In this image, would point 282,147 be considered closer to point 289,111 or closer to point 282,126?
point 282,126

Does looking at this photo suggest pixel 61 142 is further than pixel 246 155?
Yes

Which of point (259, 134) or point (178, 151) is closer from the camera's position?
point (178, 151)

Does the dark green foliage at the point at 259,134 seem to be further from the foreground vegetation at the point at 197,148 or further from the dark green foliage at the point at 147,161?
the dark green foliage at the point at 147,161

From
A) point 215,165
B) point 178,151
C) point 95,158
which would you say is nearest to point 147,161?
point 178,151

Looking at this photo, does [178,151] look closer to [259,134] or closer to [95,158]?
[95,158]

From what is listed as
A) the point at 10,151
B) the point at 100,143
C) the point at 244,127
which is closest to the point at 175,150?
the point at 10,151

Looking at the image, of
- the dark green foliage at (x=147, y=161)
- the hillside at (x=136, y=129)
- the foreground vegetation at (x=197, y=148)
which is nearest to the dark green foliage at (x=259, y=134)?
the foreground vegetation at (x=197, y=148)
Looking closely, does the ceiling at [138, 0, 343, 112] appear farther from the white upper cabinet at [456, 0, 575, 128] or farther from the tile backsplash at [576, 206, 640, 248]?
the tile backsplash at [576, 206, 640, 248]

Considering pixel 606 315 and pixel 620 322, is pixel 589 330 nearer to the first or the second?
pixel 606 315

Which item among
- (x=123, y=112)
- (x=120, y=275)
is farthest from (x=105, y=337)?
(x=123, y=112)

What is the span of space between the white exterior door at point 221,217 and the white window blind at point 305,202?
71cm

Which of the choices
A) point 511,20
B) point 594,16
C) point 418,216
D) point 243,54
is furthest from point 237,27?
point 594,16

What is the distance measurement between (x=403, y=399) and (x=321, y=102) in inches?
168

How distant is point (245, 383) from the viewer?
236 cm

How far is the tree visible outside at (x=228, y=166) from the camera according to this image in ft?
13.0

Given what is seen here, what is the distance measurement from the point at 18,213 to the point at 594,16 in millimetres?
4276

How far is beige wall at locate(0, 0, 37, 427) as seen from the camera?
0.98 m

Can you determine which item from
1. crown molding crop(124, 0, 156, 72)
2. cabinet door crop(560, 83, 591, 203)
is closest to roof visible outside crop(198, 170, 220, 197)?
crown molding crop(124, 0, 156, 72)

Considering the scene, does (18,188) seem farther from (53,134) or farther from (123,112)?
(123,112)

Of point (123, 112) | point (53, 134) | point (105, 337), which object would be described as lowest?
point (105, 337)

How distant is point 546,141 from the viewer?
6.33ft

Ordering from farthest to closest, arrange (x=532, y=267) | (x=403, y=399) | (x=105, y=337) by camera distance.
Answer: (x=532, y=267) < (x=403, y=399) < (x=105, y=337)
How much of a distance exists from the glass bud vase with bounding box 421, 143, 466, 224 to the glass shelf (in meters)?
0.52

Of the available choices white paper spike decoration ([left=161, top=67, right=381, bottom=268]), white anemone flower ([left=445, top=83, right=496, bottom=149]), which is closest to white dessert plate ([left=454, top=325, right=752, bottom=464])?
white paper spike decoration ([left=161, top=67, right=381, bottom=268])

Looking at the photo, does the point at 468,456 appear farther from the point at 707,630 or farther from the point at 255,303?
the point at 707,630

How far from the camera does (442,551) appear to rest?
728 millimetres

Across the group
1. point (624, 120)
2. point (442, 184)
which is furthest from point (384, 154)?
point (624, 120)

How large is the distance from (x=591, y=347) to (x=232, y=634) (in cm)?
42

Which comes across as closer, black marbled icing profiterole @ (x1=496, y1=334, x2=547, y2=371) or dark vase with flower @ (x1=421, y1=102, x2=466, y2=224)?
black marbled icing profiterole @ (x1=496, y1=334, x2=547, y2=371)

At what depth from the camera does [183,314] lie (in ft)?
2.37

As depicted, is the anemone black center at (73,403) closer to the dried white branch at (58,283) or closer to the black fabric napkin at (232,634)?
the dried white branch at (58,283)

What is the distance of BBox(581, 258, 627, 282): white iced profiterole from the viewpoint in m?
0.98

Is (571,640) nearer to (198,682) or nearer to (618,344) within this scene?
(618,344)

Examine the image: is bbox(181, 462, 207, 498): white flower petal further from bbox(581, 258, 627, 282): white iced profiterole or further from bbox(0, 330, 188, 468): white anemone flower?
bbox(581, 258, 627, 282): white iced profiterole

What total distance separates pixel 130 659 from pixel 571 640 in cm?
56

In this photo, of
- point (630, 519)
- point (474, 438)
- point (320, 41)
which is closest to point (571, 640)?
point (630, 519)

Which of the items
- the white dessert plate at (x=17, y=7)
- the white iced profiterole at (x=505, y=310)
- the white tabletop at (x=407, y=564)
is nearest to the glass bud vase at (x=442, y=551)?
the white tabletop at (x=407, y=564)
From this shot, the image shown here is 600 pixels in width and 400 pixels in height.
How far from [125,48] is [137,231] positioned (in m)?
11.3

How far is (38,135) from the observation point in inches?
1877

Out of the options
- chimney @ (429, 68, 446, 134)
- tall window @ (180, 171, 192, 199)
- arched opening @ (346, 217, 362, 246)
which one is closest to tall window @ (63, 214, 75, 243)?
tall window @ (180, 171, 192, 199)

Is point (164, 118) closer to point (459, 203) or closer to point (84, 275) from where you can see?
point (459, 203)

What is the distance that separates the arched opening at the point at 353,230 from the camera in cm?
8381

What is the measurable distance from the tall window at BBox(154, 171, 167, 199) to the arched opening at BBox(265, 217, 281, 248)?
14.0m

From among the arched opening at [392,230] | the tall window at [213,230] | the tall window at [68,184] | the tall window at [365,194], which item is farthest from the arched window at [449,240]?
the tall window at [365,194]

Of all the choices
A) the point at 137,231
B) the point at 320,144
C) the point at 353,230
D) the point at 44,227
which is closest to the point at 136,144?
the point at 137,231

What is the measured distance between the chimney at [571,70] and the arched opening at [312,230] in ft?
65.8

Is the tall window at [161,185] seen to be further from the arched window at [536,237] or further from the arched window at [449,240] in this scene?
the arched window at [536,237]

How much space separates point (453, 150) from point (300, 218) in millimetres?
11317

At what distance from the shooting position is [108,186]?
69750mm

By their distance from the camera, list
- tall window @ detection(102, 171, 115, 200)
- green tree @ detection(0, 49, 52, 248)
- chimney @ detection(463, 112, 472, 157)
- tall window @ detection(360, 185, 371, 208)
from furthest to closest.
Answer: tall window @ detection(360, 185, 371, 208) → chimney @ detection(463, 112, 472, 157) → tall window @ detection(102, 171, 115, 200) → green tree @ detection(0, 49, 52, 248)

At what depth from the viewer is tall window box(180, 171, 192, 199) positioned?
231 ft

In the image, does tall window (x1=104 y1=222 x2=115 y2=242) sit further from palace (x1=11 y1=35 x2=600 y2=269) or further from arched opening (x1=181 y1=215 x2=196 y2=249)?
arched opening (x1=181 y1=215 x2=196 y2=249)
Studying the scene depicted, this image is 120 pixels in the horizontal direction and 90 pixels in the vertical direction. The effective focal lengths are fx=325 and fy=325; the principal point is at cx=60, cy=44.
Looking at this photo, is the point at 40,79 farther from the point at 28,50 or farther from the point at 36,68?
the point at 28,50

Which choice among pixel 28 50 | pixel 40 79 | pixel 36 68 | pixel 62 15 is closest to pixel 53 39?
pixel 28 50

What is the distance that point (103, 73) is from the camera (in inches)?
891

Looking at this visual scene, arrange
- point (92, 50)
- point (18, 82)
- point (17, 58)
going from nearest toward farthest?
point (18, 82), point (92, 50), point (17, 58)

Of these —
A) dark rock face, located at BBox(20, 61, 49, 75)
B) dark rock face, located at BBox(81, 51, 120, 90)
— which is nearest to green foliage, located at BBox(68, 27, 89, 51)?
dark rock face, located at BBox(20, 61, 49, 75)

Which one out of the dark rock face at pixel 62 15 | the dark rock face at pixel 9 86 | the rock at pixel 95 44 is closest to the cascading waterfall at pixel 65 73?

STATED TASK> Reproduce word for word the lines from the one containing "Which choice among" through the end of the entries.

SOLVED PROBLEM>
Which choice among pixel 28 50 | pixel 40 79 | pixel 36 68 | pixel 62 15 is closest to pixel 53 39?
pixel 28 50

What is the distance that point (103, 73) is from the camera (in inches)?
891

Looking at this visual scene, arrange
- point (92, 50)
- point (18, 82)
- point (17, 58)
going from nearest toward farthest?
point (18, 82), point (92, 50), point (17, 58)

Of these —
A) dark rock face, located at BBox(20, 61, 49, 75)
B) dark rock face, located at BBox(81, 51, 120, 90)
— which is nearest to green foliage, located at BBox(68, 27, 89, 51)?
dark rock face, located at BBox(20, 61, 49, 75)

Which one out of the dark rock face at pixel 62 15 | the dark rock face at pixel 9 86 | the rock at pixel 95 44 is closest to the cascading waterfall at pixel 65 73?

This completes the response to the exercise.